You should apply retinoids before bed—with or after a night moisturizer—since your skin enters its regenerative cycle while you snooze. The standard retinoid caveats apply: they can cause sensitivity to sunlight (remember that SPF!), and first-time users might experience redness for a few weeks as their skin acclimates. If that happens, dial down usage to every 2-3 nights, until your skin’s in the groove. And be patient: it takes about 90 days for the results to really shine through, and you need to keep up the retinoid regimen to keep the benefits.
You can get over-the-counter retinoids at most skincare retailers, including adapalene gel, a retinoid that is especially good for acne-prone skin. For high-grade options, get a prescription for tretinoin from your board-certified dermatologist, or from telemedicine sites like Apostrophe or Musely.
3. Fortify Skin with Vitamin C
If you’re not already acquainted, I’d like to introduce you to vitamin C. Know how grandma always wanted to feed you more food? Vitamin C stuffs your skin with antioxidants, which protect skin against chemicals, pollution, UV rays, and all sorts of other free radicals. In doing so, it reduces redness to improve skin tone, prevents and brightens dark spots and hyperpigmentation (by inhibiting melanin production), speeds up the skin’s healing processes, and—and!—makes it firmer by stimulating collagen production. Vitamin C: anti-aging in a bottle.
Speaking of bottles, getting the right type of vitamin-C-centric product is crucial, since the ingredient breaks down quickly. “Exposure to air and light can degrade the ingredient, rendering it ineffective,” says Kirsch. Look for products that allow you to mix the formula at home, so you know your vitamin C product hasn’t been wasting away in a warehouse.
Oh, and as Kirsch points out, more isn’t necessarily better. “Concentrations between 10-20% are typically considered effective,” he says.
4. Factor in Your Skin Type
While retinoids and vitamin C and SPF are generally one-size-fits-all, insofar as everyone should be using them, you’ll want to take an extra step or two based on what your specific type of skin needs more of. Dry skin wants different ingredients than oily skin which wants different treatments than acne-prone skin. You get the idea.
Below are some Kirsch-suggested add-ins for your anti-aging skincare regimen based on skin type.
“Prioritize ingredients like hyaluronic acid for intense hydration, as well as ceramides, which help to create a barrier on the skin that prevents moisture loss. Both will give the skin a nice shine.”

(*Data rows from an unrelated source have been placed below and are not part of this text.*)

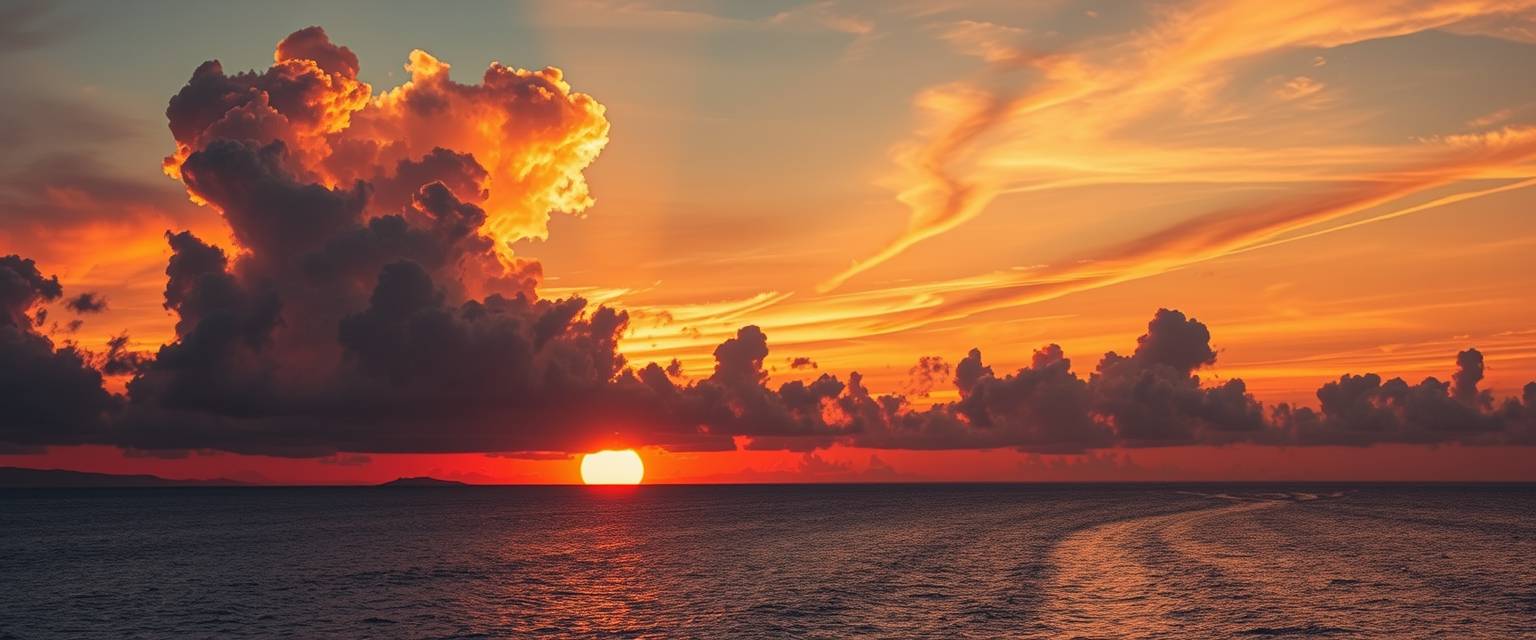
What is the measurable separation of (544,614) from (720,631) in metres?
14.5

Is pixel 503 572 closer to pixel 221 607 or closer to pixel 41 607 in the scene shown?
pixel 221 607

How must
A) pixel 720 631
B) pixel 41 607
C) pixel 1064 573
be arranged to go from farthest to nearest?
pixel 1064 573 < pixel 41 607 < pixel 720 631

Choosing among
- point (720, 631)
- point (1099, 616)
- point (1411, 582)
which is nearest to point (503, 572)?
point (720, 631)

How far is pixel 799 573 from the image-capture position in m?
96.9

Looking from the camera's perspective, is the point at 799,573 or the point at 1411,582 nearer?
the point at 1411,582

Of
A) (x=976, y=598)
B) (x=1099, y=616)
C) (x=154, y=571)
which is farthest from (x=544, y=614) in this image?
(x=154, y=571)

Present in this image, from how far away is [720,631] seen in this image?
6350 centimetres

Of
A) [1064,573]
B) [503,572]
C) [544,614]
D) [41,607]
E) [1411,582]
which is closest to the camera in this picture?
[544,614]

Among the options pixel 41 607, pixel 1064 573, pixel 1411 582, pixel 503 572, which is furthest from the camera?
pixel 503 572

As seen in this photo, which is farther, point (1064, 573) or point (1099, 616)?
point (1064, 573)

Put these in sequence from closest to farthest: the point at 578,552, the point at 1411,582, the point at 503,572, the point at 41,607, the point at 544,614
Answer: the point at 544,614 < the point at 41,607 < the point at 1411,582 < the point at 503,572 < the point at 578,552

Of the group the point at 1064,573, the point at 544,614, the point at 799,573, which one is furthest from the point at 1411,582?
the point at 544,614

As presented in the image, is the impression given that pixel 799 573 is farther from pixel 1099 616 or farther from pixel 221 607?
pixel 221 607

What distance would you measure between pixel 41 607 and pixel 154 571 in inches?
1064
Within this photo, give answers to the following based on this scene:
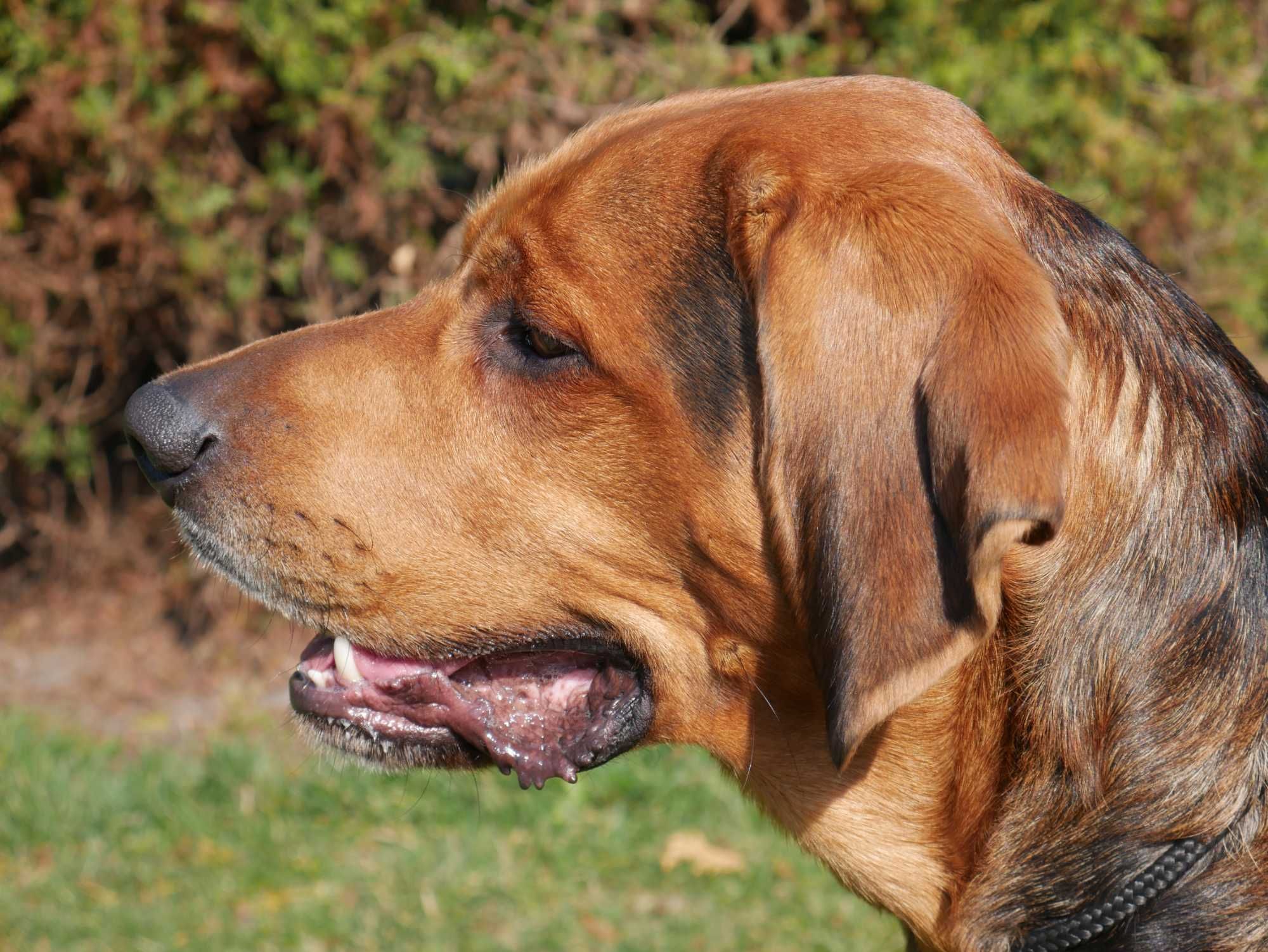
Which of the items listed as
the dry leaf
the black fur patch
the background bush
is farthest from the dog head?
the background bush

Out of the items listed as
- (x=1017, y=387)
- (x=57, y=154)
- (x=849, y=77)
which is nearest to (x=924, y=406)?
(x=1017, y=387)

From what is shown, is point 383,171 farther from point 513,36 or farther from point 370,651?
point 370,651

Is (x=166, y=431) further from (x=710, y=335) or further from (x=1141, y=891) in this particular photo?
(x=1141, y=891)

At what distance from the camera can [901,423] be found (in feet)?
7.84

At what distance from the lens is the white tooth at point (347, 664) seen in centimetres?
322

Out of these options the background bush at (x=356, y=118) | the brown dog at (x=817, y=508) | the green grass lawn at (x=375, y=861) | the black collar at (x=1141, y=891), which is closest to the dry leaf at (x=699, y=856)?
the green grass lawn at (x=375, y=861)

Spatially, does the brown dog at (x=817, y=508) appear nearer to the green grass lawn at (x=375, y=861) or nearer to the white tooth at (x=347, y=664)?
the white tooth at (x=347, y=664)

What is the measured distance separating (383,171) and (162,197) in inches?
42.4

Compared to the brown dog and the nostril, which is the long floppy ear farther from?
the nostril

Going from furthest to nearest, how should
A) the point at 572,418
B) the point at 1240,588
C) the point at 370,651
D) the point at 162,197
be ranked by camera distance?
1. the point at 162,197
2. the point at 370,651
3. the point at 572,418
4. the point at 1240,588

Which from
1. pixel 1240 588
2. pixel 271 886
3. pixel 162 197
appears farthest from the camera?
pixel 162 197

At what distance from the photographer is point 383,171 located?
712cm

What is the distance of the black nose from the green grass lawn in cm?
→ 214

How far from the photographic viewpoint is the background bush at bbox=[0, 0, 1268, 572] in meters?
6.70
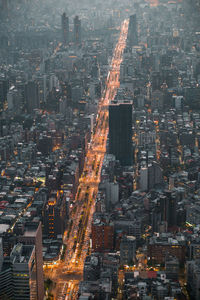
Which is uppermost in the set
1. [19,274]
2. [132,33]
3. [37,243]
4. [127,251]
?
[132,33]

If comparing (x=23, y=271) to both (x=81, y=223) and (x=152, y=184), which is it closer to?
(x=81, y=223)

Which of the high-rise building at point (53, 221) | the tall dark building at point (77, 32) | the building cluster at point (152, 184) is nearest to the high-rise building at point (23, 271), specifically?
the building cluster at point (152, 184)

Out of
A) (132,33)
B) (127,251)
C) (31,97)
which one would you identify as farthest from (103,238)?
(132,33)

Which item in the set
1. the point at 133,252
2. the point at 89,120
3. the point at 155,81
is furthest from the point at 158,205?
the point at 155,81

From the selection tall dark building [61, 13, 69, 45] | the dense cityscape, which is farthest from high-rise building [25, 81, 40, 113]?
tall dark building [61, 13, 69, 45]

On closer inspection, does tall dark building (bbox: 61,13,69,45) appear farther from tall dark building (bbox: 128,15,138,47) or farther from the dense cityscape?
tall dark building (bbox: 128,15,138,47)

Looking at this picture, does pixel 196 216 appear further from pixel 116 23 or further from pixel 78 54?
pixel 116 23
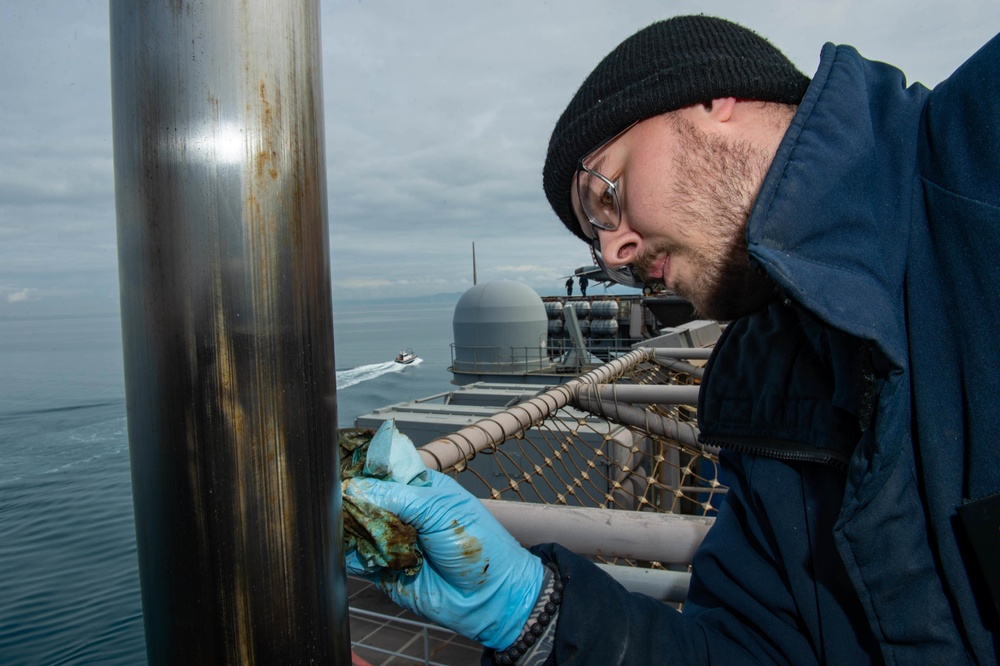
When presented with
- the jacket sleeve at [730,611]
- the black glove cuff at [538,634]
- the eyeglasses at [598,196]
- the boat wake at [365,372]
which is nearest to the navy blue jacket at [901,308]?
the jacket sleeve at [730,611]

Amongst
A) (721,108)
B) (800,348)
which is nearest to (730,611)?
(800,348)

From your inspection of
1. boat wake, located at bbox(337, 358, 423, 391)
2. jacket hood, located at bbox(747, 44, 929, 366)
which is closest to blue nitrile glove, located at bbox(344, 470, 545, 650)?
jacket hood, located at bbox(747, 44, 929, 366)

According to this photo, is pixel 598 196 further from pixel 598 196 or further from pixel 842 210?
pixel 842 210

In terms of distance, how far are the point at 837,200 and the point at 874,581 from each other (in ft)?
2.39

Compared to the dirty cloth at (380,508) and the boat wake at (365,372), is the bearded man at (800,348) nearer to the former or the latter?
the dirty cloth at (380,508)

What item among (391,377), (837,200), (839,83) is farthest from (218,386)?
(391,377)

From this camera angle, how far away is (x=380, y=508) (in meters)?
1.30

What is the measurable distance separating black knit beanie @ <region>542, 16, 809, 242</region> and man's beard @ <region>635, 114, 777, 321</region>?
0.08 metres

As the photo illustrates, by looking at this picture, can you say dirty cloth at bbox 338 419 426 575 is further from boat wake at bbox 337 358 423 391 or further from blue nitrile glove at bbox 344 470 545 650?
boat wake at bbox 337 358 423 391

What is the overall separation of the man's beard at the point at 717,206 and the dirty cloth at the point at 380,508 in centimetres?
80

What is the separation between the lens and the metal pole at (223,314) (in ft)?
3.05

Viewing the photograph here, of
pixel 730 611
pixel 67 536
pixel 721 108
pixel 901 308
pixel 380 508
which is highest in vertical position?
pixel 721 108

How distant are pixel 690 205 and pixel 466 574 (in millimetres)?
1021

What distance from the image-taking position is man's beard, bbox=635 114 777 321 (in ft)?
4.32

“Green tea extract will reduce excess oil and has antioxidant properties that can help to protect the skin from damage caused by free radicals. Niacinamide can help balance sebum production and reduce the appearance of redness.”
“Beta hydroxy acids, especially salicylic acid, should be a top choice for acne prevention,” says Kirsch, because they exfoliate and regulate oil production. He also suggests azelaic acid, which kills the bacteria that cause acne, plus helps skin texture.
Besides vitamin C, which reduces and prevents overactive melanin production, Kirsch recommends alpha hydroxy acids (AHAs). “They can help fade dark spots and promote a more radiant complexion.”